**İncelenecek Metin:**

I. Cihan Harbi’nin Mondros Mütarekesi sonrasında neticelenmesiyle, Almanya ile Versay, Avusturya ile Saint Germain, Macaristan ile Trianon ve Bulgaristan ile de Neuilly muahedeleri imzalandı.
Almanya ve Avusturya’dan koparılan topraklar üzerinde yeni devletler kuruldu. Almanya Batı Prusya, Saarland ve Alsace-Lorraine gibi Alman yurdu olarak bilinen eyaletleri kaybetti. Aynı ittifak içinde bulunan Bulgaristan ve Macaristan’da da toprak kayıpları yaşandı ancak Almanya ve Avusturya’ya göre çok daha az seviyelerde kaldı. Toprak kayıpları ve yeni devletlerin kurulmasından çok daha mühim olan ise imparatorluk olarak harbe giren devletlerin hepsi milliyetçi esaslara dayalı birer basit devlet çerçevesine sokuldu.
Mağlup İttifak Devletleri ile yapılan bu müzakereler birkaç ay gibi kısa bir zamanda imzalandı ve nihayete erdirildi. Osmanlı İmparatorluğu ise hususi durumu (hilafet ve Müslüman tebaaya sahip geniş topraklara sahip olması) hasebiyle bu müzakerelerin dışında tutuldu ve ayrı bir çerçevede değerlendirmeye alındı. “Yeni Dünya Düzeni” planı gayesiyle hareket edildiği için nihayete ermesi de uzun sürdü.
Osmanlı Devleti macera uğruna ve hiçbir mesnedi olmayan sebeplerle, tecrübesiz devlet adamları yüzünden harbe sokularak parçalanmanın eşiğine getirildi. Müslüman Türklerin bir daha başlarına dert olmaması ve “Tarihî Şark Meselesi”nin tamamen neticelendirilmesi maksadıyla başta İngiltere olmak üzere müttefik devletler sıkı bir plan çerçevesinde çalışıyorlardı.
Bu arada Sultan Mehmed Vahideddin Han’ın tahta çıkması İngilizlerin planlarını gözden geçirmesine sebep oldu. Çünkü padişah sıkı bir İttihat ve Terakki düşmanıydı. Bununla beraber devletin harbe girmesinden de onların beceriksiz idarelerinin mesul olduğunun da farkındaydı. Ağabeyi Sultan II. Abdülhamid Han gibi bir denge siyaseti güderek, İngilizleri de Almanları da çok mahir bir şekilde idare ediyordu. Bu sayede elde etiği imkânları ise zaman kazanmak maksadıyla kullanıyordu.

**Veri Kümesi İçeriği:**
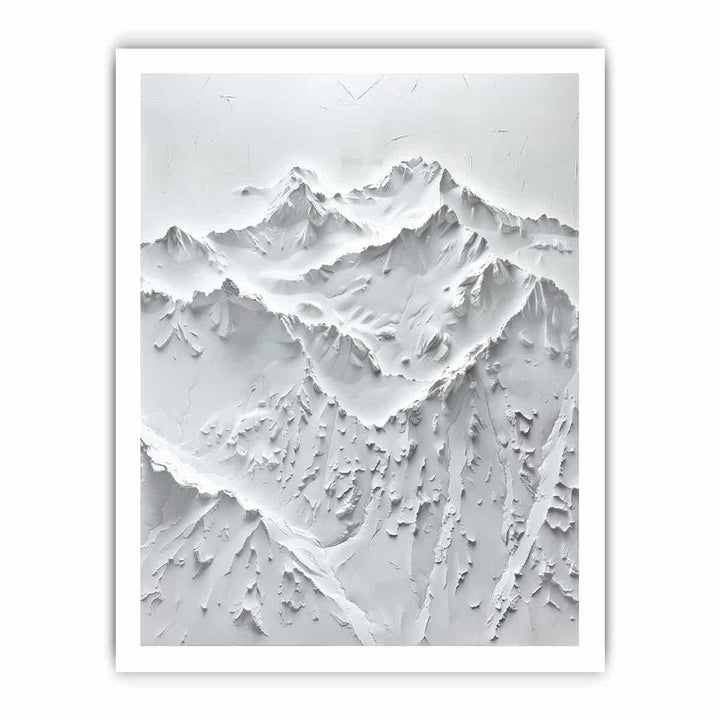 Snow Mountian Painting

**Yapılacak İşlem 1:**
İncelenecek metinde "Osmanlı Devleti macera" ifadesinden "kazanmak maksadıyla kullanıyordu." ifadesine kadar uzanan bölümü harfi harfine aktarınız.
**Yapılacak İşlem 2:**
İncelenecek metinde adı geçen muahedelerin tamamını sıralayınız.
**Yapılacak İşlem 3:**
İncelenecek metindeki "Almanya ve Avusturya’dan koparılan topraklar üzerinde yeni devletler kuruldu." cümlesini İngilizceye çeviriniz.
Satırlar bu çalışmada hiçbir rol oynamamaktadır.

**Cevap Alanı 1:**
Osmanlı Devleti macera uğruna ve hiçbir mesnedi olmayan sebeplerle, tecrübesiz devlet adamları yüzünden harbe sokularak parçalanmanın eşiğine getirildi. Müslüman Türklerin bir daha başlarına dert olmaması ve “Tarihî Şark Meselesi”nin tamamen neticelendirilmesi maksadıyla başta İngiltere olmak üzere müttefik devletler sıkı bir plan çerçevesinde çalışıyorlardı.
Bu arada Sultan Mehmed Vahideddin Han’ın tahta çıkması İngilizlerin planlarını gözden geçirmesine sebep oldu. Çünkü padişah sıkı bir İttihat ve Terakki düşmanıydı. Bununla beraber devletin harbe girmesinden de onların beceriksiz idarelerinin mesul olduğunun da farkındaydı. Ağabeyi Sultan II. Abdülhamid Han gibi bir denge siyaseti güderek, İngilizleri de Almanları da çok mahir bir şekilde idare ediyordu. Bu sayede elde etiği imkânları ise zaman kazanmak maksadıyla kullanıyordu.

**Cevap Alanı 2:**
Versay, Saint Germain, Trianon, Neuilly

**Cevap Alanı 3:**
New states were established on the lands taken from Germany and Austria.